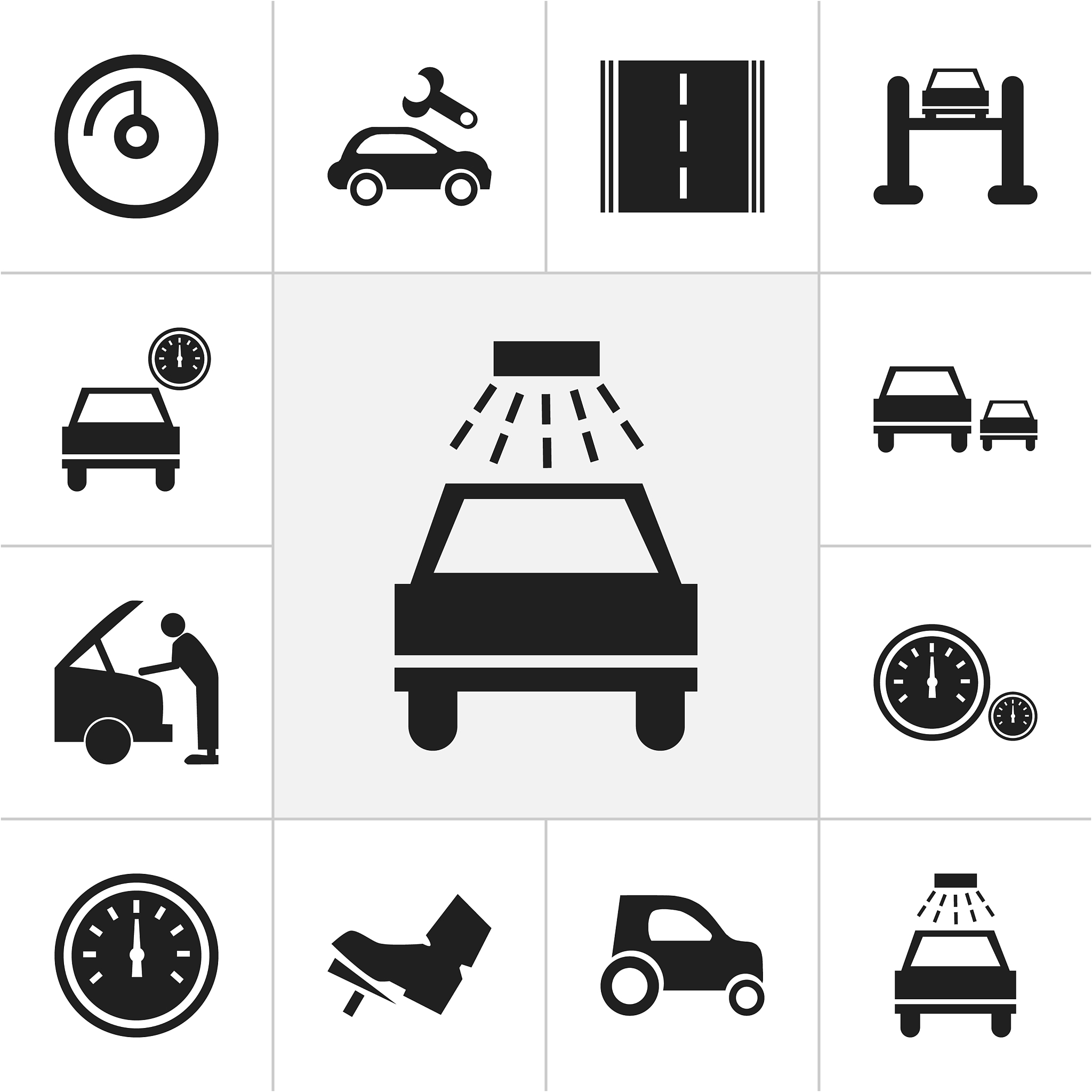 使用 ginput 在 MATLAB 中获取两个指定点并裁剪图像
--*--
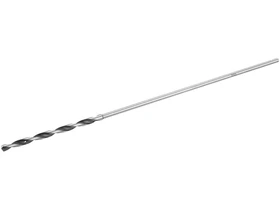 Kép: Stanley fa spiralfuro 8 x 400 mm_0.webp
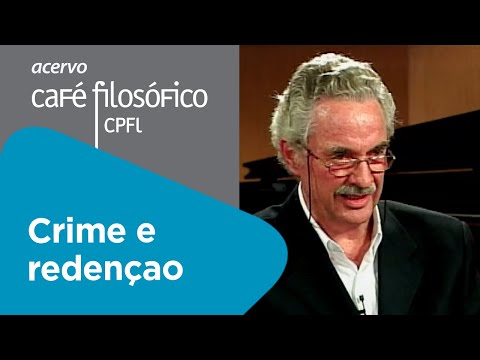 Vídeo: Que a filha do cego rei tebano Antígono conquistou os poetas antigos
--*--
• **To do**: Above are records with pictures. Reproduce exactly only the lines from the line with "Kép: Stanley fa spiralfuro 8 x 400 mm_0.webp" through the line with "Vídeo: Que a", both ends included, and leave the pictures out.

• **Answer to this task**:
 Kép: Stanley fa spiralfuro 8 x 400 mm_0.webp
 Vídeo: Que a filha do cego rei tebano Antígono conquistou os poetas antigos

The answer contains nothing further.